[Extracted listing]
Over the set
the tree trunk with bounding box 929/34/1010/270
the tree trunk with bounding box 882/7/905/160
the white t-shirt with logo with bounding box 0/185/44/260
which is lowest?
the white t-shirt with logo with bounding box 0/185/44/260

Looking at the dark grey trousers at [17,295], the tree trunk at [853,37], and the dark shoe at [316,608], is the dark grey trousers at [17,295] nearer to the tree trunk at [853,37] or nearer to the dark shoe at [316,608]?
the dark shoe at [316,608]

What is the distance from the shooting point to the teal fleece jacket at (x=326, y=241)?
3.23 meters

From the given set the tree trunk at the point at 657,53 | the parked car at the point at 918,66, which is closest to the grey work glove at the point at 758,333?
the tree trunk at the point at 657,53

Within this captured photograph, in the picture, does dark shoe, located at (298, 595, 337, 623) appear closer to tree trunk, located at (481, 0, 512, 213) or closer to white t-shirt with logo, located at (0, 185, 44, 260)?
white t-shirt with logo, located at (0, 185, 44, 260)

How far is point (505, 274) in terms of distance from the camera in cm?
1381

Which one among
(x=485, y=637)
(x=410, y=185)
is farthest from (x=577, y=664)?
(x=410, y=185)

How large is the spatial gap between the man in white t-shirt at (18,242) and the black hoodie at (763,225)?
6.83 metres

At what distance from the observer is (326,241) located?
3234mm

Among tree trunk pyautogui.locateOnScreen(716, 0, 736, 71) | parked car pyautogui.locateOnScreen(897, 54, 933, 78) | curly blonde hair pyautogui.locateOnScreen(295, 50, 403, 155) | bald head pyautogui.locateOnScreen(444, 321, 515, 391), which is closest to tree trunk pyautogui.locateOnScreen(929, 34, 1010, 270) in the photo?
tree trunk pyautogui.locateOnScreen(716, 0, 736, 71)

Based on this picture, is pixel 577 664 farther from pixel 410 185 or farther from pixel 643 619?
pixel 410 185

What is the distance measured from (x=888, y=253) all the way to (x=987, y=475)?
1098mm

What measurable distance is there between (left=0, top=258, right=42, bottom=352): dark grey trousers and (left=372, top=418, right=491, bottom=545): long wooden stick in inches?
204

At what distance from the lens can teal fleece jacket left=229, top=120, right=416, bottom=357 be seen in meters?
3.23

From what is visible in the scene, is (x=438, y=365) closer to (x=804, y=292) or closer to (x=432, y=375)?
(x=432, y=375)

- **Objective**
Reproduce the listing above word for word.

- **Completed exercise**
Over the set
the tree trunk with bounding box 929/34/1010/270
the tree trunk with bounding box 882/7/905/160
the white t-shirt with logo with bounding box 0/185/44/260
which is lowest?
the white t-shirt with logo with bounding box 0/185/44/260

Looking at the dark grey trousers at [17,295], the tree trunk at [853,37], and the dark shoe at [316,608], is the dark grey trousers at [17,295] nearer to the tree trunk at [853,37] or nearer to the dark shoe at [316,608]?
the dark shoe at [316,608]

What is the distance from the shooting point to the teal fleece jacket at (x=326, y=241)?
3.23 meters

From the given set the tree trunk at the point at 657,53 | the parked car at the point at 918,66, which is closest to the grey work glove at the point at 758,333?
the tree trunk at the point at 657,53

Within this captured photograph, in the picture, does dark shoe, located at (298, 595, 337, 623) appear closer to tree trunk, located at (481, 0, 512, 213) or closer to white t-shirt with logo, located at (0, 185, 44, 260)?
white t-shirt with logo, located at (0, 185, 44, 260)

How far is point (505, 274) in terms of distance from the camera in cm?
1381

Which one among
(x=485, y=637)
(x=410, y=185)
is farthest from (x=577, y=664)?
(x=410, y=185)

How large is the spatial gap between the man in white t-shirt at (18,242) and the black hoodie at (763,225)?
6.83 metres

At what distance from the observer is (326,241) located?
3234mm

Among tree trunk pyautogui.locateOnScreen(716, 0, 736, 71) | parked car pyautogui.locateOnScreen(897, 54, 933, 78) | curly blonde hair pyautogui.locateOnScreen(295, 50, 403, 155) | bald head pyautogui.locateOnScreen(444, 321, 515, 391), which is closest to tree trunk pyautogui.locateOnScreen(929, 34, 1010, 270) in the photo?
tree trunk pyautogui.locateOnScreen(716, 0, 736, 71)

Based on this picture, is pixel 577 664 farther from pixel 410 185 or farther from pixel 643 619?
pixel 410 185

What is the distance measured from (x=888, y=253) all the way to (x=987, y=475)?
1098mm

What measurable distance is there between (left=0, top=258, right=42, bottom=352): dark grey trousers and (left=372, top=418, right=491, bottom=545): long wooden stick in inches?
204

At what distance from the lens can teal fleece jacket left=229, top=120, right=416, bottom=357 be seen in meters?
3.23

From what is visible in the scene, is (x=438, y=365) closer to (x=804, y=292) or closer to (x=432, y=375)?
(x=432, y=375)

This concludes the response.